Purple Day- It’s our life every day

March 26th is Purple Day for epilepsy awareness. But it’s our life every day.

Our life with epilepsy. It’s probably much like a life without it but then different. Frustrations and celebrations both the same and different.

Haley and her service dog napping off a seizure during a hospitalization.
Haley and her service dog napping off a seizure during a hospitalization on Halloween.
2 epilepsy warriors sharing a carousel ride after participating in a protest for cannabis access.
2 epilepsy warriors sharing a carousel ride after participating in a protest for cannabis access.
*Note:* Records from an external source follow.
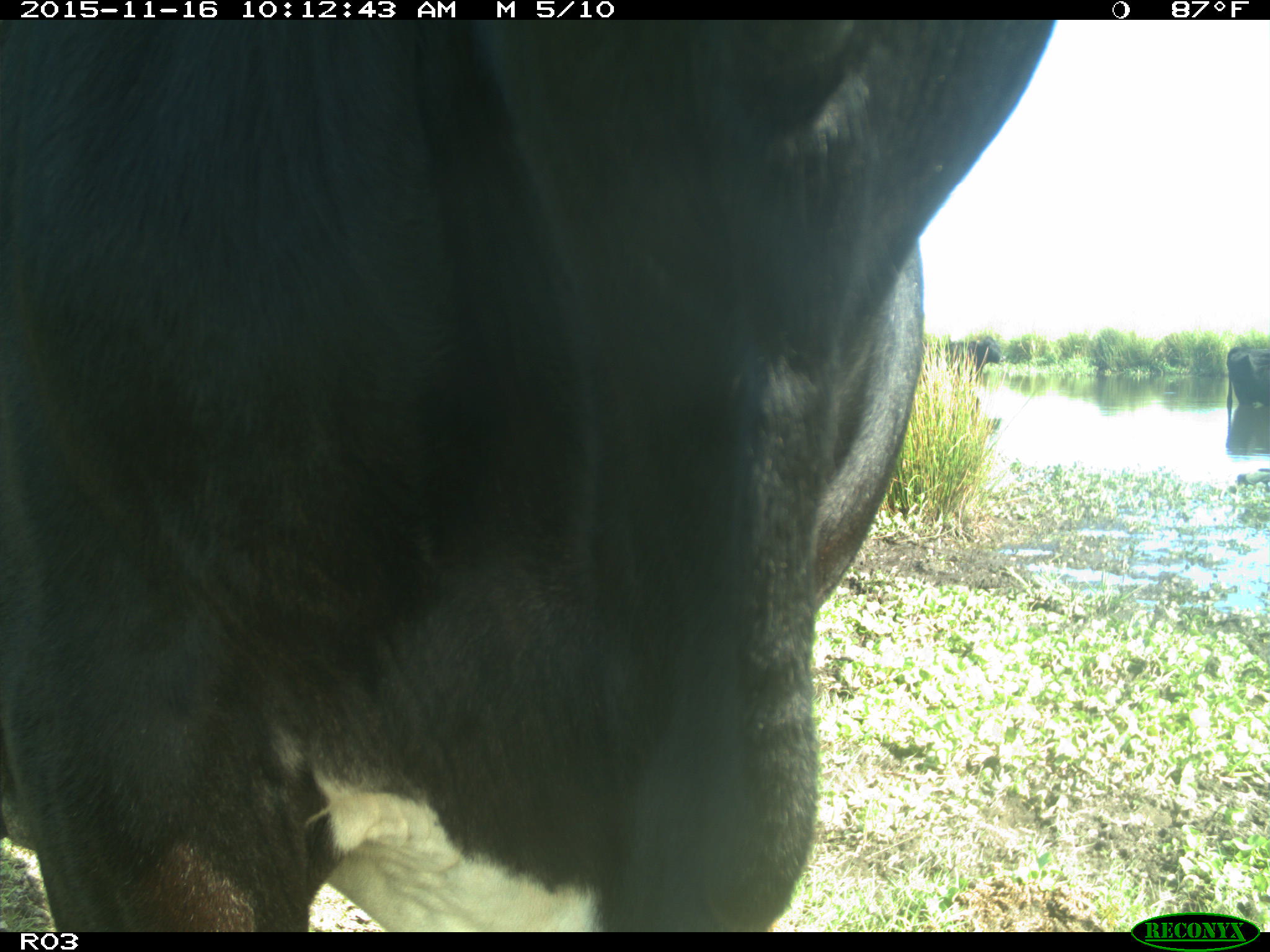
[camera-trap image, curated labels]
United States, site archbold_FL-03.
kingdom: Animalia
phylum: Chordata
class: Mammalia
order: Artiodactyla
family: Bovidae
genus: Bos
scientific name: Bos taurus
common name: domestic cow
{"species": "Bos taurus (domestic cow)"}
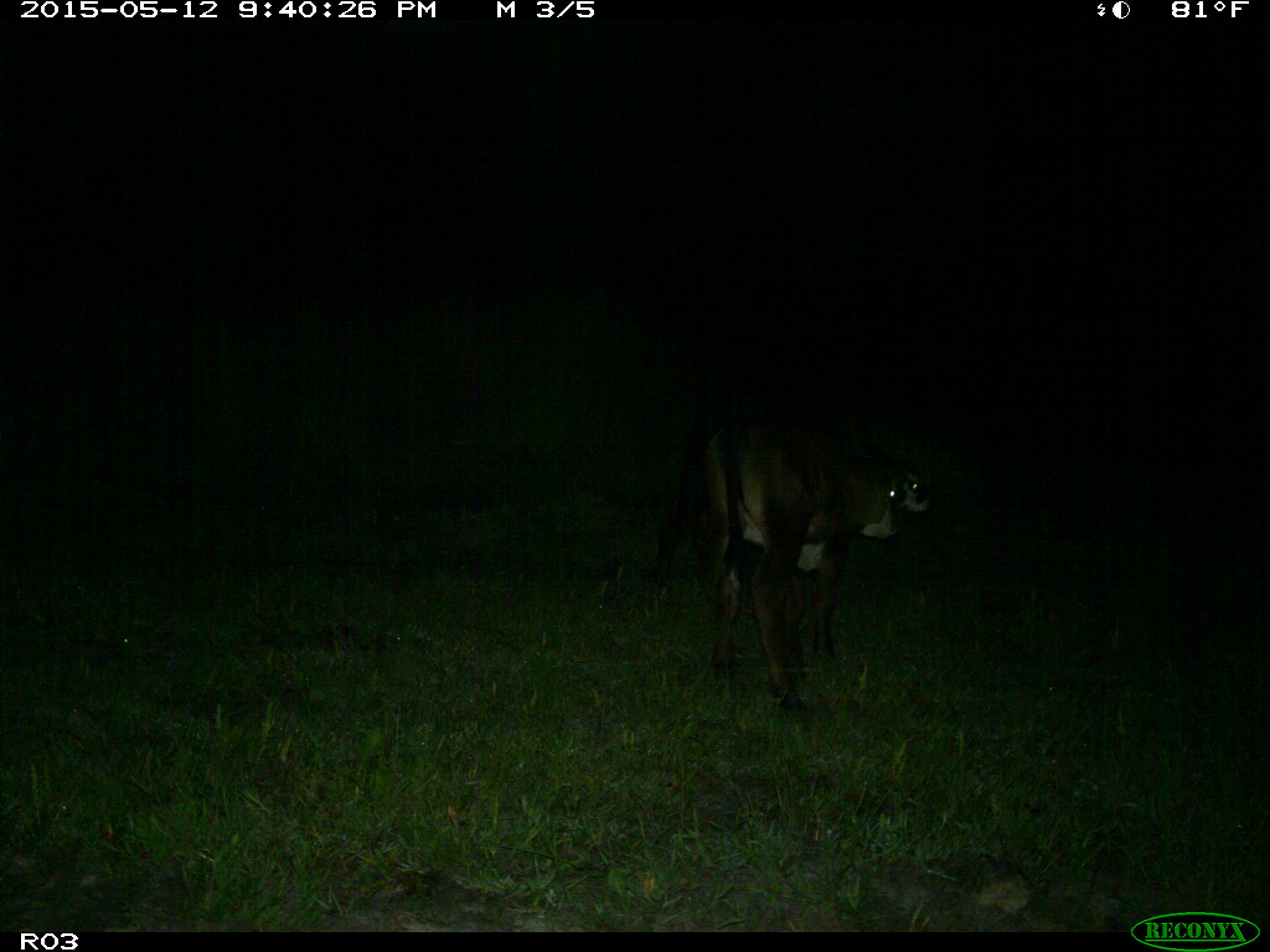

There are times when we could forget, even for a moment, how different life is when epilepsy is an unwelcome guest. But Haley hasn’t had 24 hours seizure free in over 2 years so I don’t really remember. I count our good times in minutes, sometimes hours. But sadly never days. And the idea of weeks or months seizure free? Well. It’s been a long time since I hoped for that. I haven’t given up but the continued waves of disappointment have worn down my expectations. We just never know.

Our life with epilepsy is holidays in the hospital. Christmas, Halloween, Easter. We’ve spent them there. And some years it’s holidays at home fearing we’re going to end up in the hospital. And sometimes it’s watching her run around and collect eggs on an egg hunt and opening presents and going trick or treating and not thinking about the hospital at all. We just never know.

Sometimes our life with epilepsy is needles, and iv’s and NJ tubes and painful procedures and anesthesia yet again. And sometimes our life with epilepsy is swinging on the swing, sledding in the backyard, making sand castles on the beach. We just never know.

Sometimes our life with epilepsy is frustration, behavioral challenges, sensory issues, food aversion, special meals. And sometimes our life with epilepsy is a family dinner, a pretty new dress, snuggle time and homework. We just never know.

Sometimes our life with epilepsy is tears of frustration and “No, that’s not safe” and “what if you have a seizure”. And sometimes our life with epilepsy is skiing, and sleepovers and dancing on a stage and a cartwheel. We just never know.

Sometimes our life with epilepsy is blue tinted lips, fingers and toes, the dreaded cyanosis. Sometimes it’s dilated pupils and slurred speech. Sometimes it’s convulsions and CPR. Sometimes it’s stiffened limbs and bulging eyes. And sometimes it’s smiles, and giggles and Ever After High dolls and fetch with the dog. We just never know.

Sometimes our life with epilepsy is bruises and bloody faces. It’s bitten tongues and cheeks and the unmistakable moan as the air escapes the lungs as the seizure takes over her body. And sometimes it’s playing Minecraft and finding a hidden village, or getting your sister to play Candyland with you. We just never know.

Sometimes our life with epilepsy is learning. Learning the merits of a pretty flowering plant called cannabis. It’s educating myself and others on its benefits and fighting the willfully ignorant to bring access to this medicine to all patients in need. It’s empowerment. And sometimes it’s too many deaths and too many families in need and too much weight to carry. We just never know.

Sometimes epilepsy is an intruder. Lurking always in my peripheral vision. Every thought, every decision made with the premise of what if it invaded right now. Would she be safe? Are any of us really safe from its intrusion? 1 in 10 people will have a seizure in their lifetime. 1 in 26 will develop epilepsy. Would you know what to do if someone you loved had a seizure in front of you? Do you know to NEVER EVER put something in the mouth of a person having a seizure? That myth, long perpetuated, is one of the things I fear the most as my daughter gets older and more independent. I fear that some well meaning but uninformed person will hurt her by doing what they think is right but is really dangerous.

Do you know if I’m with my child at Target and she seizes please do not call 911 without asking me. I deal with this every single day by myself. Please don’t complicate it with an unnecessary trip to the ER. Please do ask if I need help. Sometimes I may need you to help me grab a coat for under her head or just to know someone is there. But most often I’ll just give you a sad half smile and say no thanks. I got this. Because I do. We all do. Every day even if we don’t know what the day holds because that unpredictability is by far one of the hardest parts of living with epilepsy. We just never know what kind of day it will be.

Epilepsy is: 1 in 26. It is 33% of people with this condition unable to control their seizures with current treatment options. It is responsible for 50,000 deaths in the US every year. It is severely underfunded, understudied and misunderstood. It is our life. Our purple life.